Posted in Menacing Monopoly, War on Privacy

New York Times expose: How Google took over the classroom

“The tech giant is transforming public education with low-cost laptops and free apps,” reports The New York Times’ Natasha Singer. “But schools may be giving Google more than they are getting.”

Key excerpt:

Schools may be giving Google more than they are getting: generations of future customers.

Google makes $30 per device by selling management services for the millions of Chromebooks that ship to schools. But by habituating students to its offerings at a young age, Google obtains something much more valuable.

Every year, several million American students graduate from high school. And not only does Google make it easy for those who have school Google accounts to upload their trove of school Gmail, Docs and other files to regular Google consumer accounts — but schools encourage them to do so. This month, for instance, Chatfield Senior High School in Littleton, Colo., sent out a notice urging seniors to “make sure” they convert their school account “to a personal Gmail account.”

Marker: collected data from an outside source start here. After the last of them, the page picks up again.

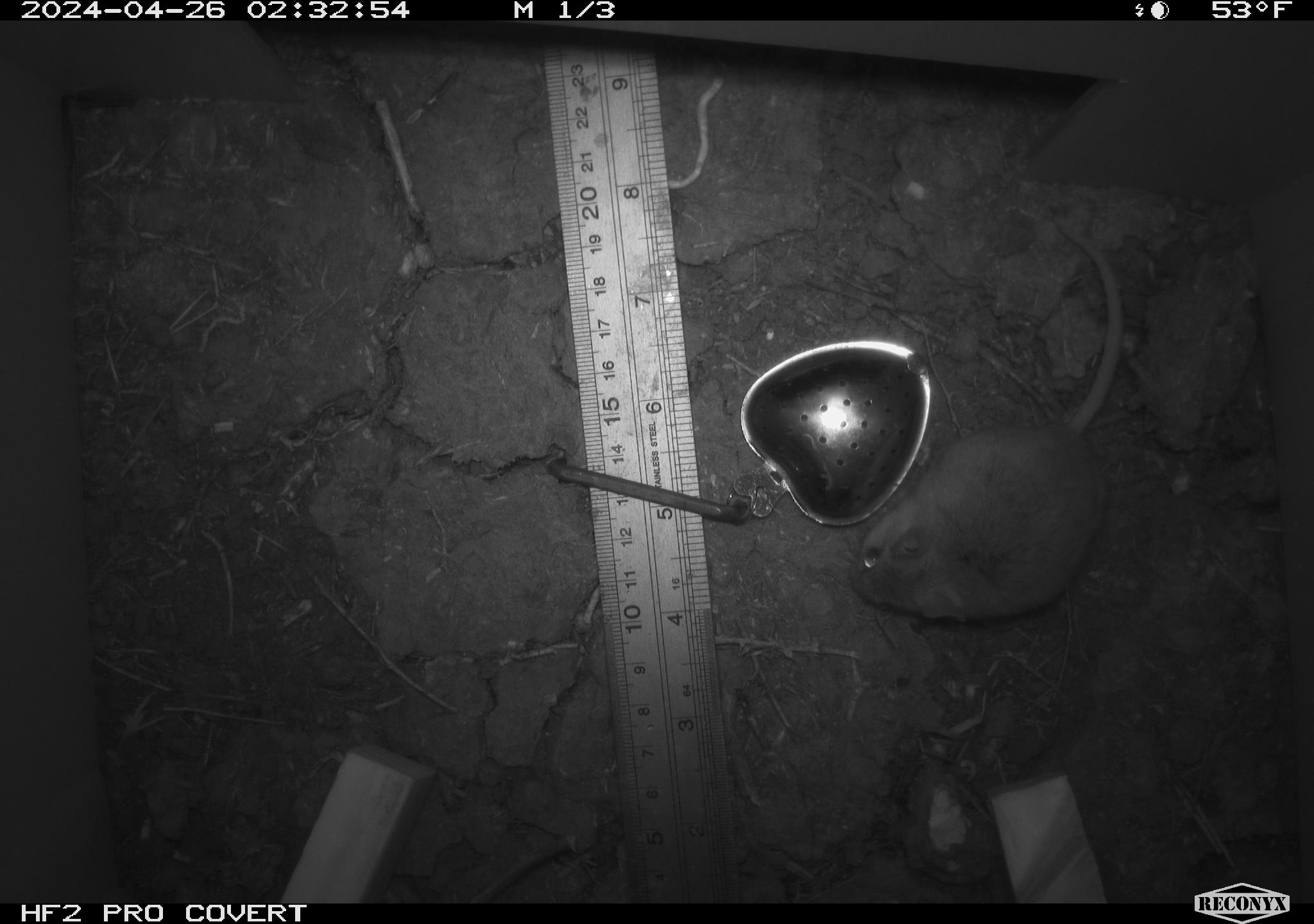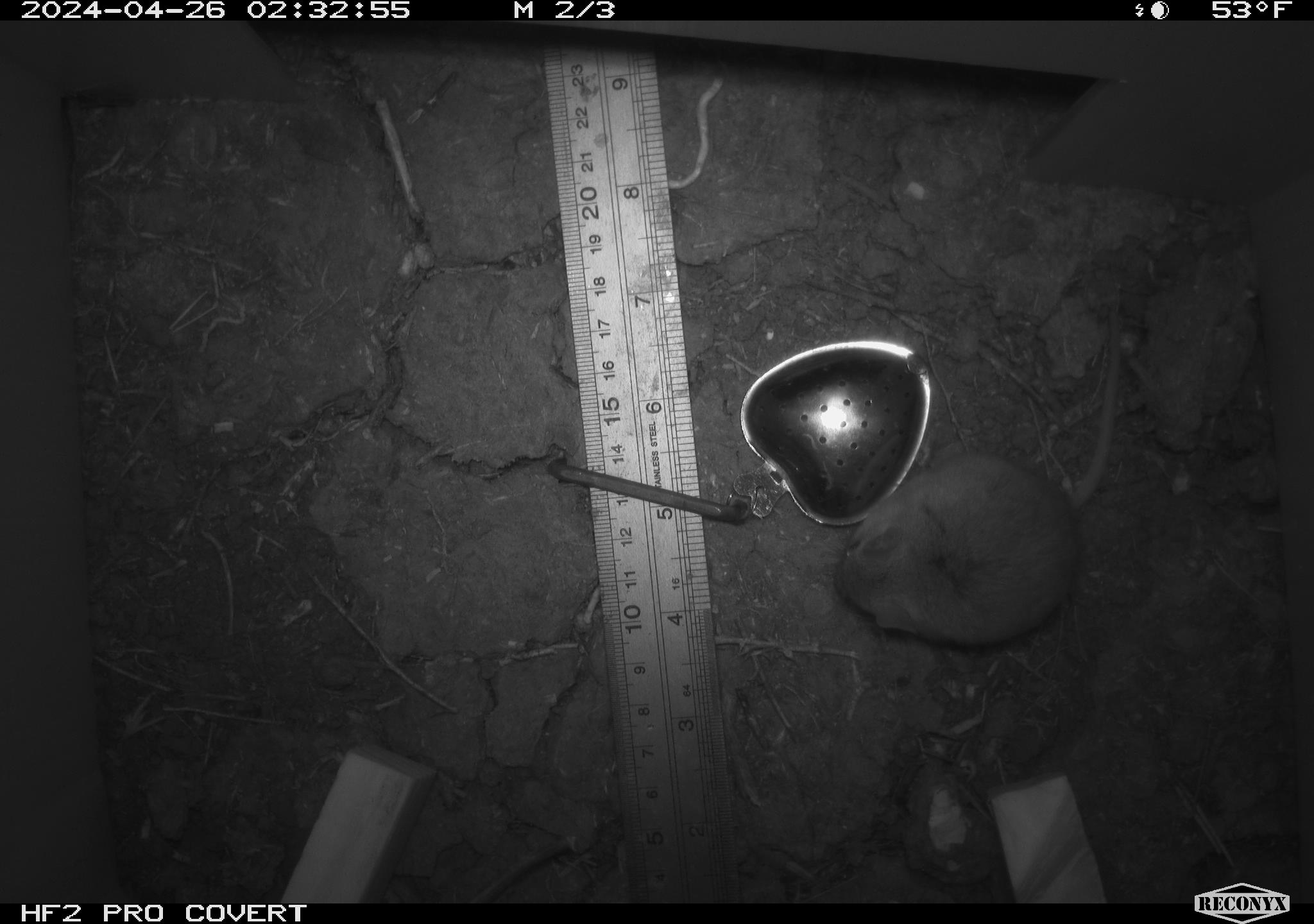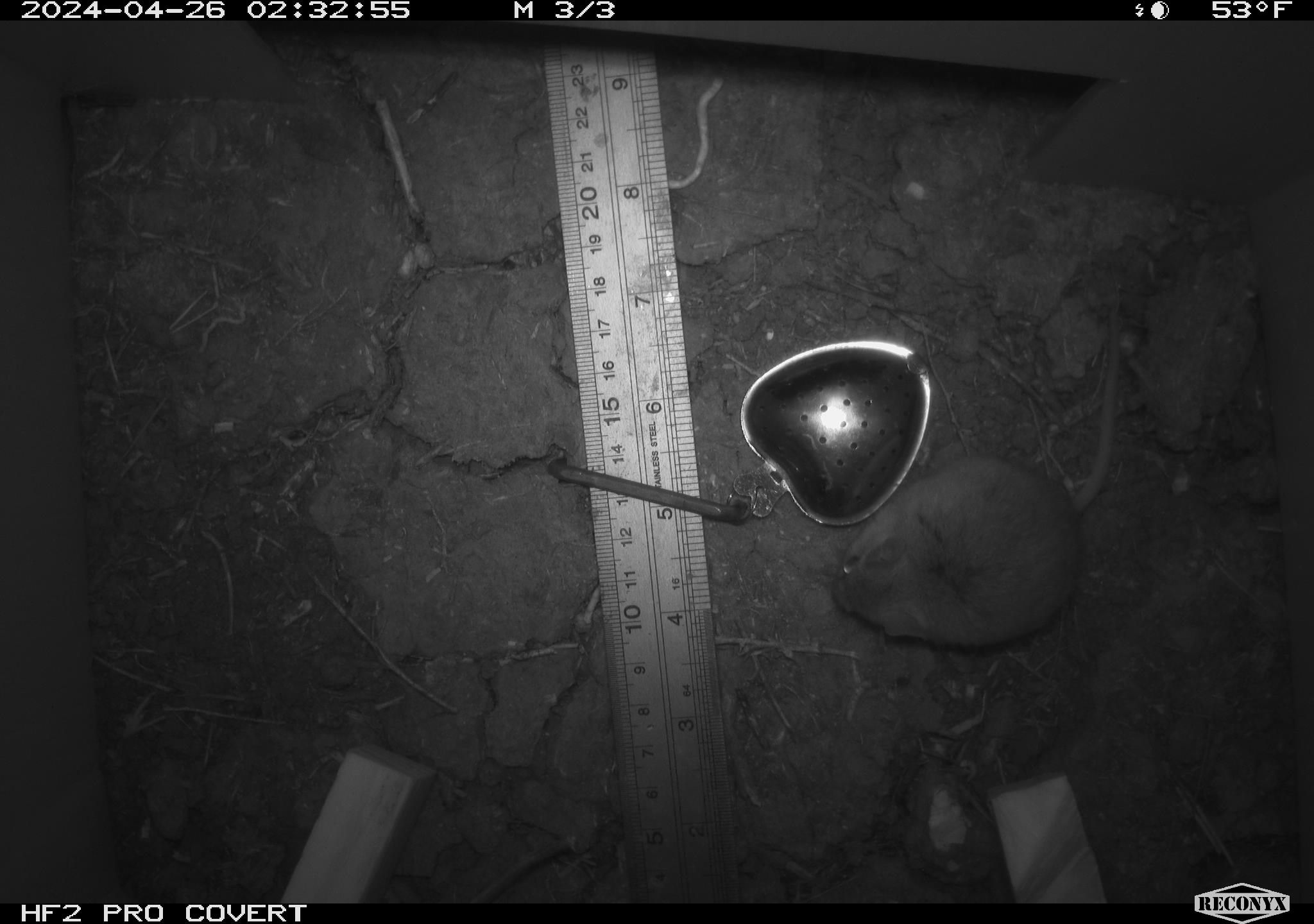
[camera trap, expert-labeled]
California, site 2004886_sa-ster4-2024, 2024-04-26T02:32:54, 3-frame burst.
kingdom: Animalia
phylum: Chordata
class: Mammalia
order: Rodentia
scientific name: Rodentia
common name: mouse species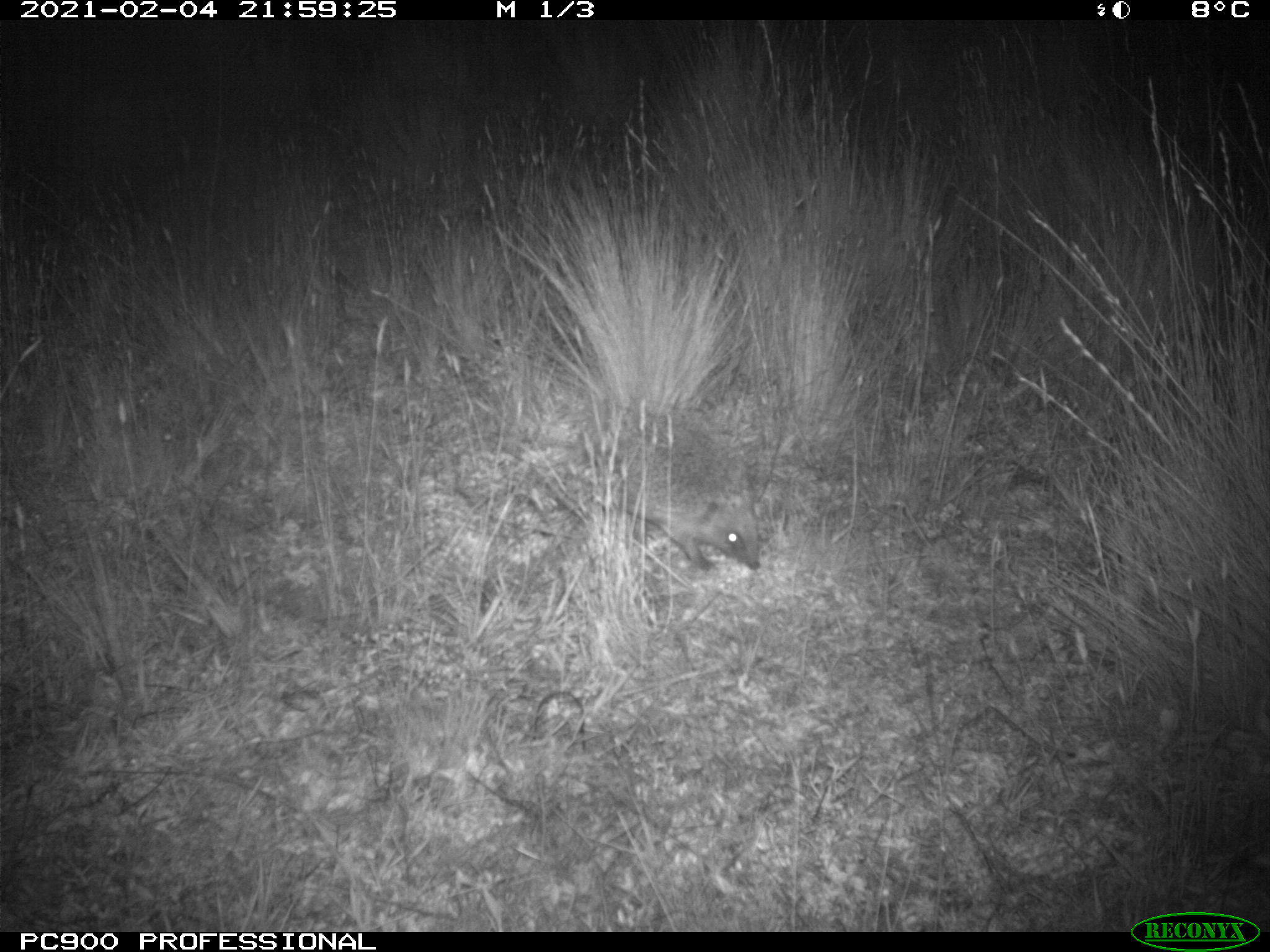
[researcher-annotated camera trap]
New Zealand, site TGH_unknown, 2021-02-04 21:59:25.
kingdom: Animalia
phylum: Chordata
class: Mammalia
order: Eulipotyphla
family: Erinaceidae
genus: Erinaceus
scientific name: Erinaceus europaeus europaeus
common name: european hedgehog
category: hedgehog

That doesn’t sit well with some parents. They warn that Google could profit by using personal details from their children’s school email to build more powerful marketing profiles of them as young adults.

“My concern is that they are working on developing a profile of this child that, when they hit maturity, they are able to create a better profile,” said David Barsotti, an information technology project manager in the Chicago area whose daughter uses Google tools in elementary school. “That is a problem, in my opinion.”

Barostti is right. It’s a problem… a very big problem.